WordPress.org

Make WordPress Core

Opened 10 years ago

Closed 7 months ago

Last modified 8 weeks ago

#14558 closed enhancement (wontfix)

Separate Database Table Support for Custom Post Types

Reported by: rahul286 Owned by:
Milestone: Priority: normal
Severity: normal Version:
Component: Posts, Post Types Keywords:
Focuses: Cc:

Description

While working on custom post types, I felt need for this enhancements.

This can be achieved by adding an extra argument to the register_post_type function like below...

register_post_type( 'acme_product',
    array(
      'labels' => array(
        'name' => __( 'Products' ),
        'singular_name' => __( 'Product' )
      ),
      'public' => true,

      /* Database separation */
     'db_tables' => array(
        'prefix' => '', //by default, value of $table_prefix will be used. If user sets this value to something, it will be used as prefix for both of following tables
        'base_prefix' => '' , //this will control it tables are to be kept sitewide or per blog 
        'posts_name' => 'acme',
        'postmeta_name' => 'acmemeta',
      ),
  );

This small enhancement (not from coding perspective) will help more plugins authors go for custom post type.
Reasons are - first they will get option to have separate data storage.
Second - if some other badly coded plugin manipulates wp_posts table in some wrong way, it won't have sideeffect on third-party data.
Third - Plugin authors will get more space to experiment as at any time they will be dealing with their own plugin's data.

Of course, one of the goal of this nice feature must be to abstract database layer, but as a developer I feel it would be better if I can have some control over database without loosing power of this new (custom post type) feature.

Change History (29)

#1 follow-up: @westi
10 years ago

  • Resolution set to wontfix
  • Status changed from new to closed

This is not something we would likely consider.

We are happy with storing the custom post types in the existing table structures.

We don't recommend on adding extra tables - in some installation scenarios it isn't even possible.

#2 in reply to: ↑ 1 @rahul286
10 years ago

@Peter (westi)

Of course you know better and I respect ur opinion.

But can register_post_type be extended (as a class) or atleast changed to have enough actions and filter so experienced developers can take some extra efforts where this kind of requirement is critical for this.

I really do not believe in copying lots of codes from core and then patching them up to get desired results. It becomes harder to maintain.

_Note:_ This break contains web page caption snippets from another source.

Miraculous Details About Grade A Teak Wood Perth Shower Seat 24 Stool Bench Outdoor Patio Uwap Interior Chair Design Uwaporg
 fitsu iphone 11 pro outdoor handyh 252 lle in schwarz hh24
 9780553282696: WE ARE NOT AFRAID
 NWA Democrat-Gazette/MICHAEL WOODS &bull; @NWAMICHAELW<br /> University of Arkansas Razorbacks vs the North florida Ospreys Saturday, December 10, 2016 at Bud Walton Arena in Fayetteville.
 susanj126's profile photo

Anyway, thanks for being so quick to reply. :-)

#3 @nacin
10 years ago

  • Milestone Awaiting Review deleted

#4 follow-up: @martin.krcho
6 years ago

  • Keywords changed from post type, database to post type database
  • Resolution wontfix deleted
  • Status changed from closed to reopened

This is something I would like to see in the future versions of WordPress as well. I am currently deciding between custom post types and something completely separate.

#5 follow-up: @dd32
6 years ago

  • Resolution set to wontfix
  • Status changed from reopened to closed

Re-closing due to the first comment still holding true.

Storing the posts in a different table will ultimately make very little difference, future WP_Post child classes will handle the requirements devs need with easier access to a different set of fields.

#6 @danieliser
5 years ago

This may not be the best place but what we really need isn't CPT in a CT, but rather an API to easily generate the post type editor page with custom data feeds.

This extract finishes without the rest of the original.